Gay Men and the Gay Gay World

Gay Men and the Gay Gay World

Letters to the Editor: Mike Davis wrote about dark subjects, but he was full of light.

I have spent many hours in the past few days with a former colleague, now a writer whose work has appeared in mainstream publications across the world, and he brought up a subject that deserves attention, but that we in the mainstream press have ignored.

His story, one that has played out in real time – or as I like to think of it, as though it were a work of fiction – is of a young man who had to suffer the indignity of being humiliated and mocked in public due to his sexuality.
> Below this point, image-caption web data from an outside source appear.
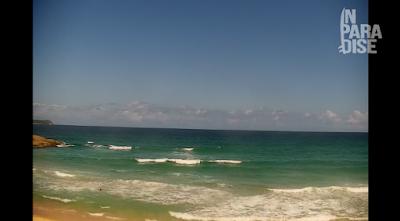 praia mole florianopolis ao vivo
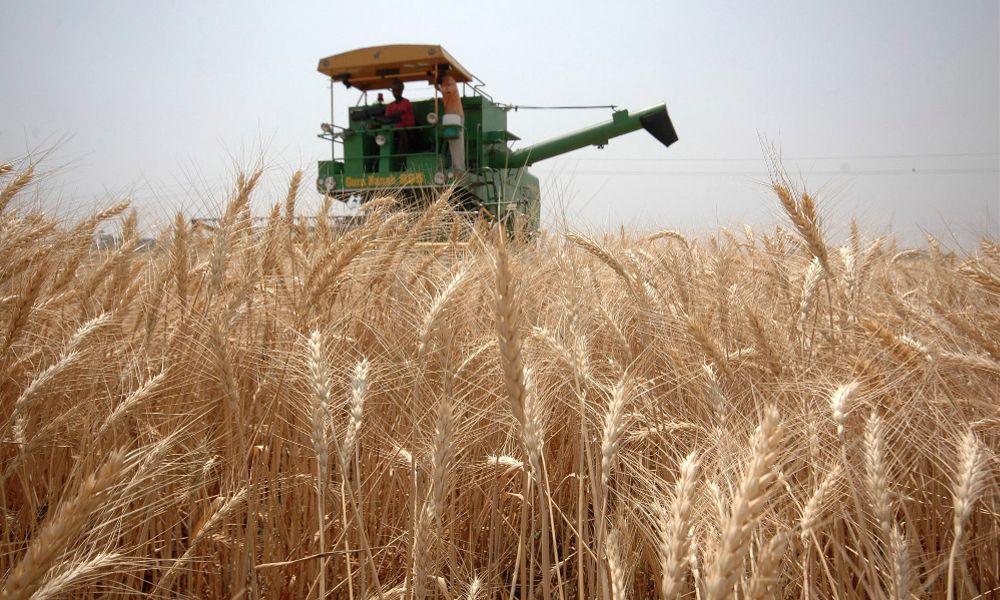 超級農業公司「地獄聯姻」 奪全球60%種籽自主權 - The News Lens 關鍵評論網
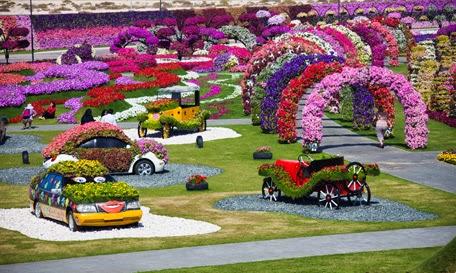 صور جميلة وساحرة لحديقة المعجزة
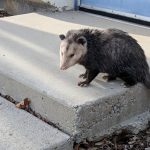 Typically nocturnal, this marsupial wanders around Industrial Building 3 on a warm late December day. nature, wildlife, mammal, opossum Photo: Fred Nobrega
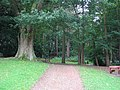 Woodland at Bramhall Hall - geograph.org.uk - 52284.jpg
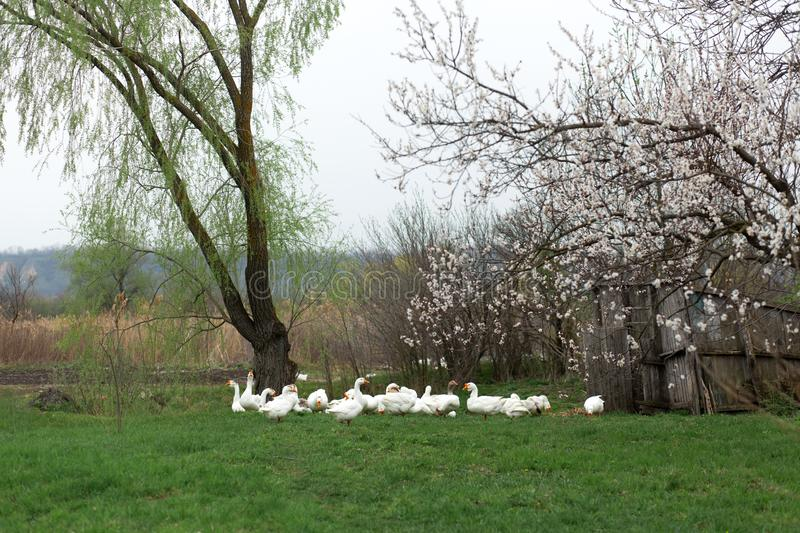 A flock of white geese walk in the spring in the village on the lawn with fresh green grass against the background of a flowering royalty free stock images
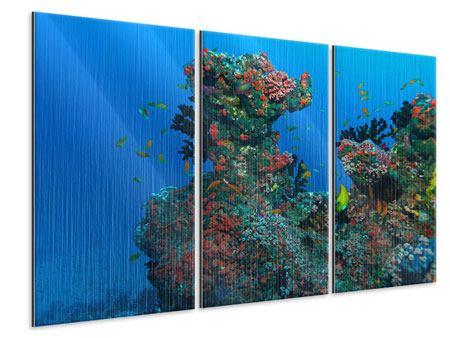 Metallic-Bild 3-teilig Die Welt der Fische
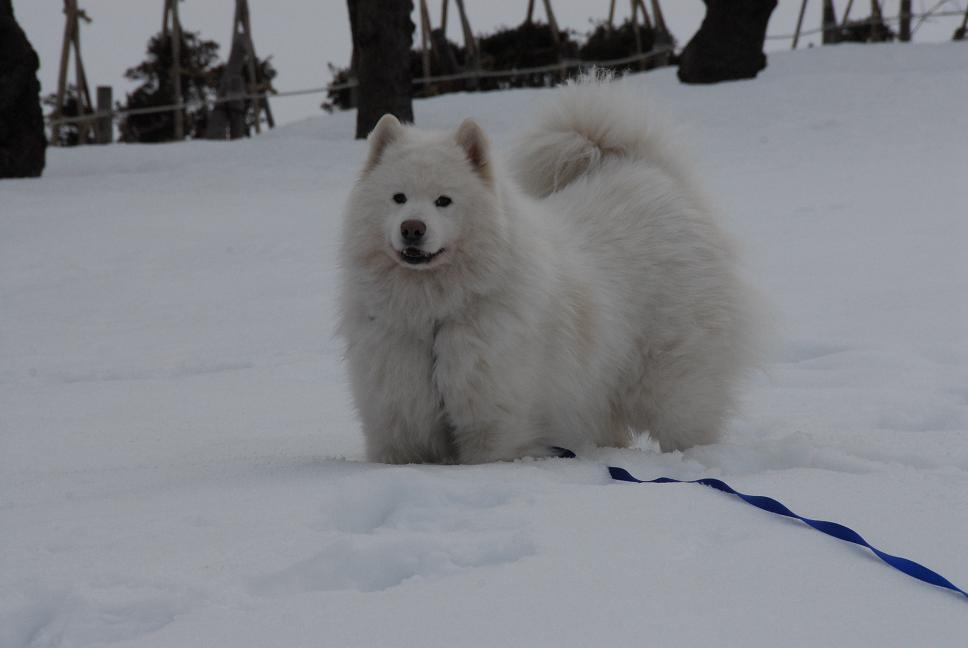 雪国ツアー♪ part3_a0049296_20305070.jpg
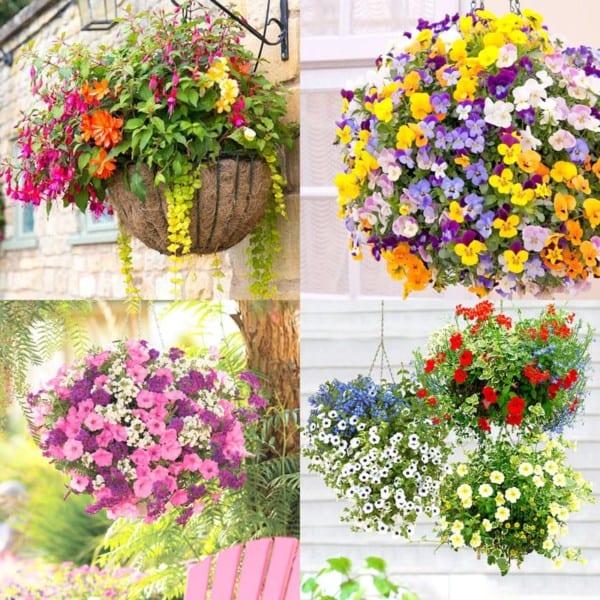 How To Plant Flower Hanging Baskets Best Plants For Hanging Basket Apieceofrainbowblog 9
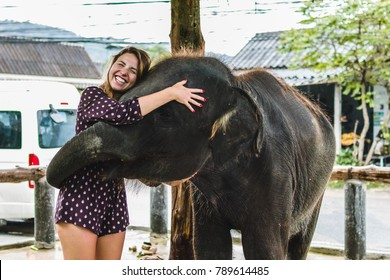 Photo of Girl Feeding Baby Elephant in Thailand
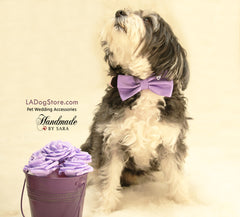 Lavender dog bow tie, Bow tie attached to dog collar, Purple wedding accessory, Dog birthday gift, dog collar, Lavendr,Wedding, Charm, Heart - LA Dog Store  - 1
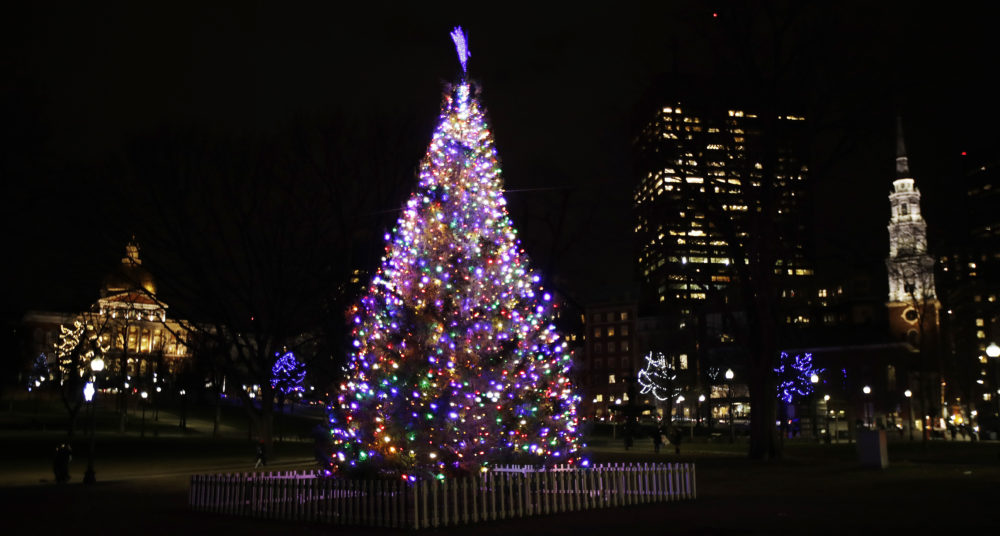 A Christmas tree stands illuminated on Boston Common, down Beacon Hill from the Statehouse, in Boston, Wednesday, Dec. 5, 2018. (AP Photo/Charles Krupa)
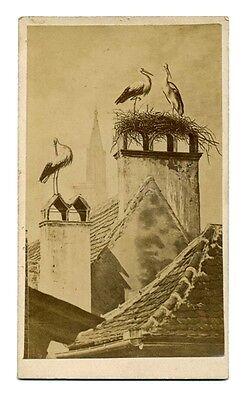 Carte Visite Cigognes Strasbourg ( Référence 2 ) Elegant In Stijl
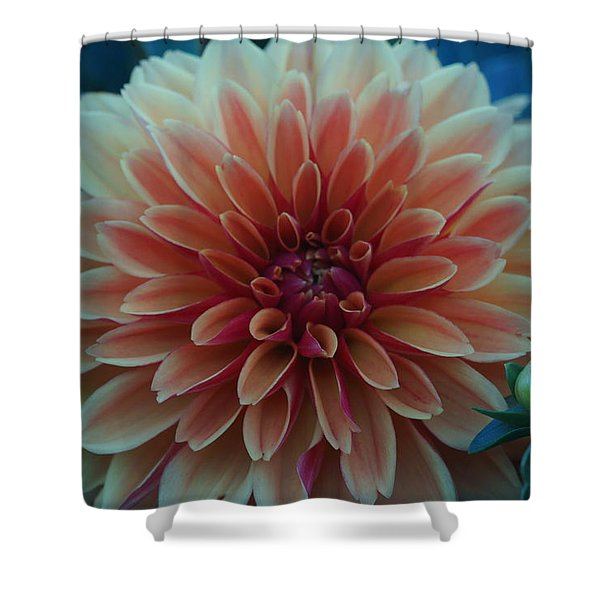 Beautiful Dahlia 3 Shower Curtain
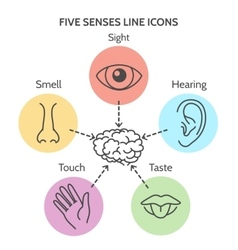Five senses line icons vector image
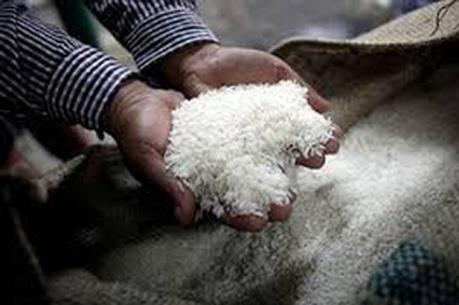 Chính phủ Thái Lan đang cân nhắc tiếp tục hay dừng bán gạo dự trữ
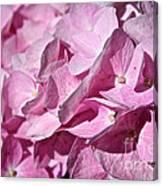 Pink Petal Pushing Canvas Print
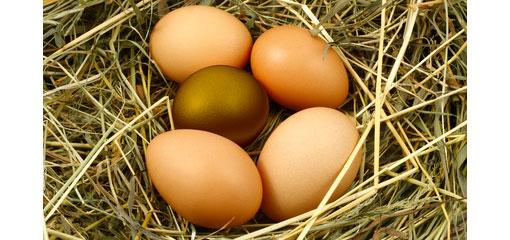 golden egg among a nest of eggs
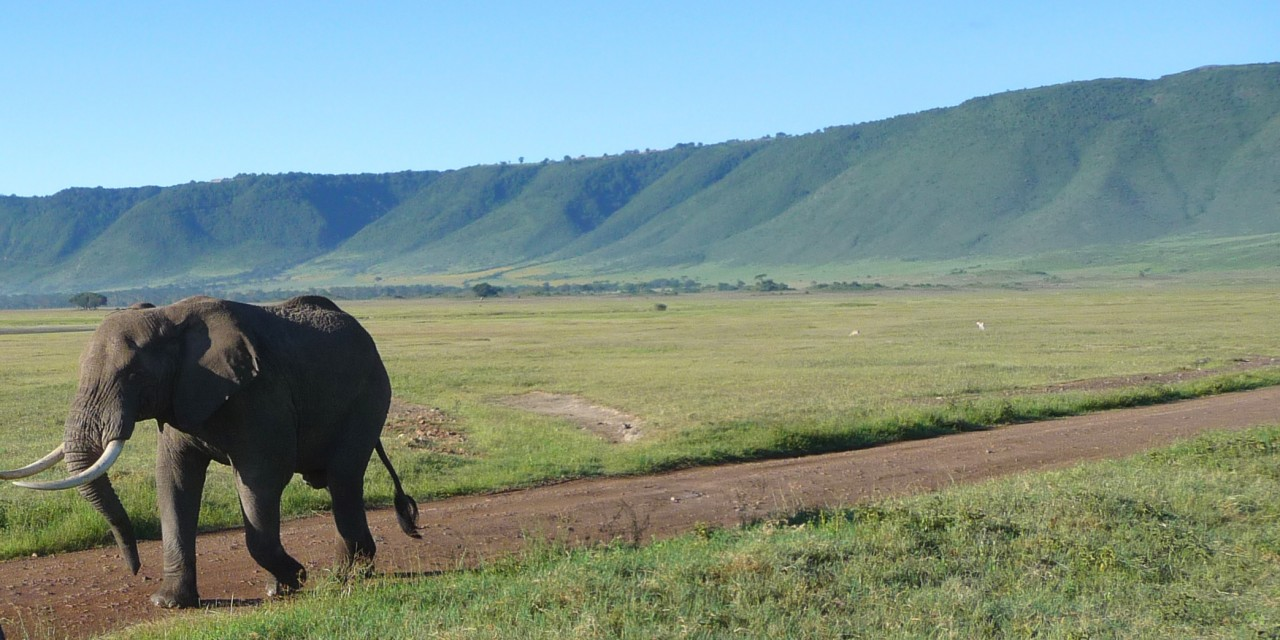 Wildlife in Ngorongoro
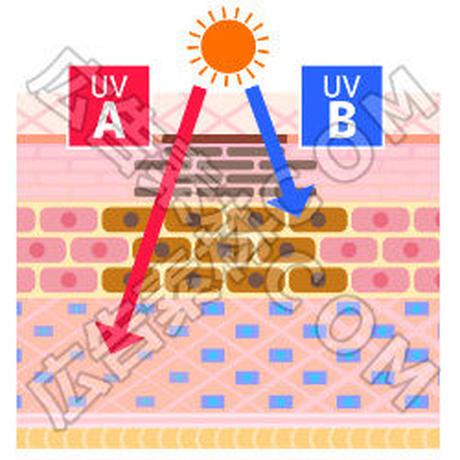 紫外線でダメージを受けている肌のイメージ図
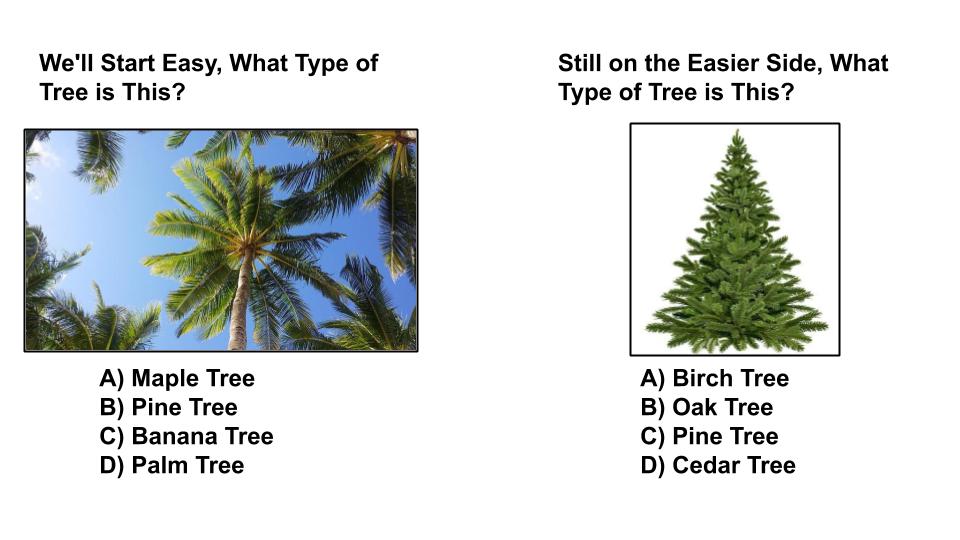 tree type quiz one sequoia treescape newmarket arborist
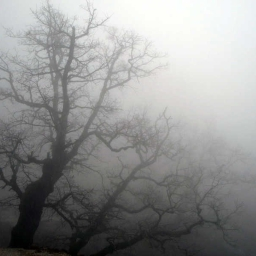 Cover of track Fog by Twiilight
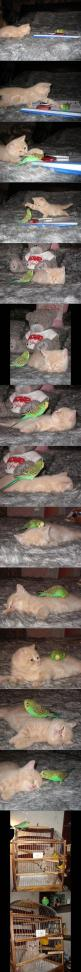 Just good friends in the end.: Cats, Animals, Kitten, Friends, Stuff, Pet, Funny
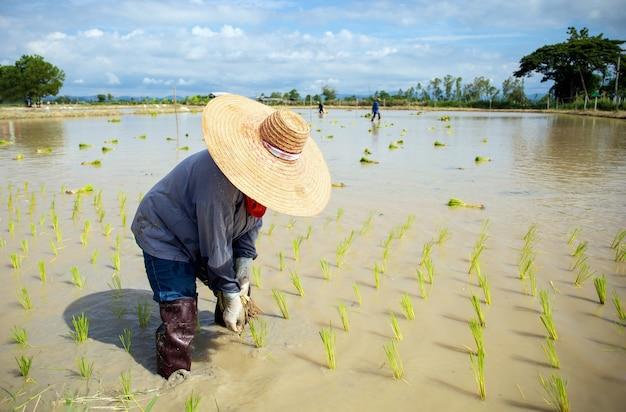 農夫の仕事。イネの苗は、バックグラウンドでソフトフォーカスとオーバーライトで植える準備ができています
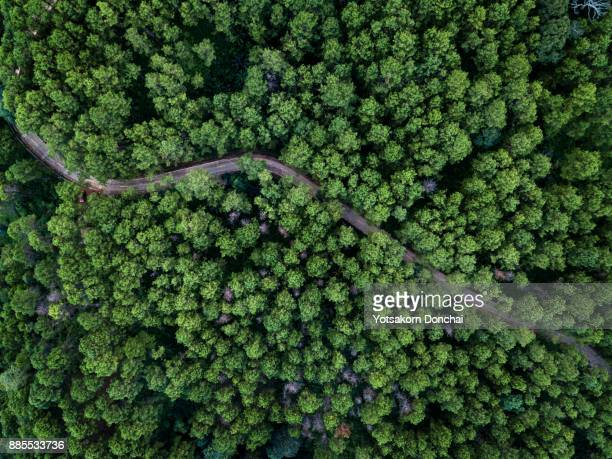 Bird eye view from Drone of pines forest in Chiang Rai Province, Thailand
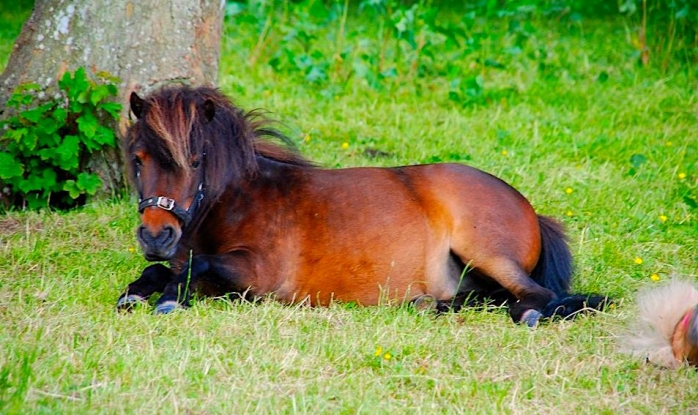 One of our Shetland ponies resting in Borders scenery...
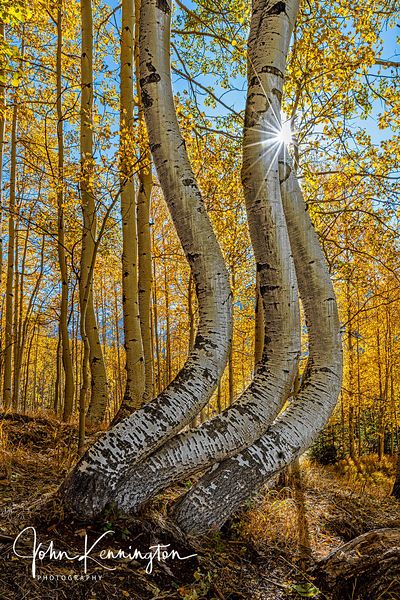 Dancing Aspens No. 2 (Vertical), Uncompahgre National Forest, Colorado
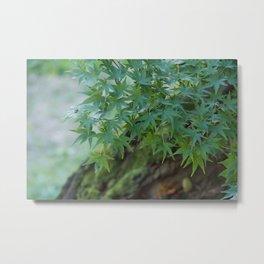 Japan Summer Maple Metal Print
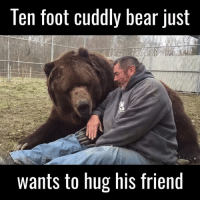 Dank, 🤖, and Foot: Ten foot cuddly bear just  wants to hug his friend I need a Jimbo the bear in my life 🐻😭🙌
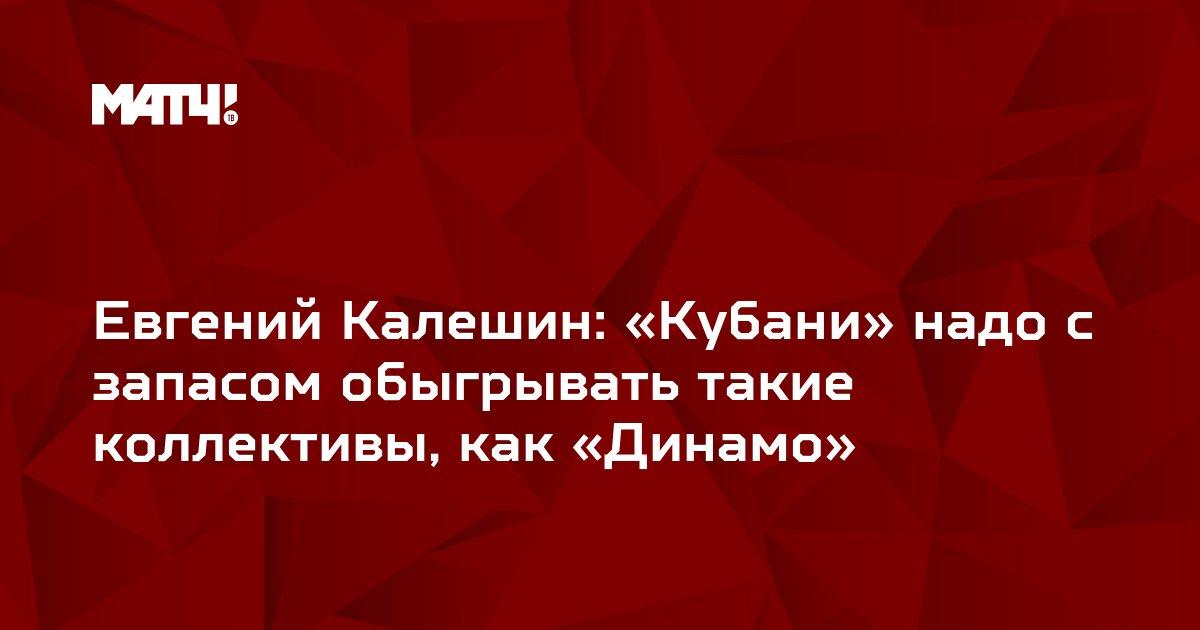 Евгений Калешин: «Кубани» надо с запасом обыгрывать такие коллективы, как «Динамо»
I must admit that I am one of his biggest advocates in this matter. He is a terrific young man who deserves to be treated with the compassion and sensitivity he deserves.

Nevertheless, I must point out that the article in question, which I have not had an opportunity to read, makes this very clear. Here is the paragraph in question:

“On June 11, 2010, the evening of the premiere of the “Dancing with the Stars” episode, there was a group of gay men at the Gay City Times bookstore near the New York Public Library. It was a beautiful June night, the sun was shining, and the air was crisp and cool. About 20 gay men were sitting in chairs on the brick pavement outside the store, waiting for the gay barbershop to open. While waiting, they chatted with each other about the upcoming episode, how their friends were voting, whether or not the man and his partner made the final dance, and whether or not the couple had won the competition.

“Some people came over to talk, and at one point, one of the gay men said the word ‘homosexual,” drawing laughter from the audience.”

The way that last sentence is written, you can practically hear the crowd laugh.

One of my dear friends, who was the gay editor for the New York Times at the time, told me that a photographer, who was the managing editor of the Sunday Business section, got up and walked over to the two men who had just been speaking with one another.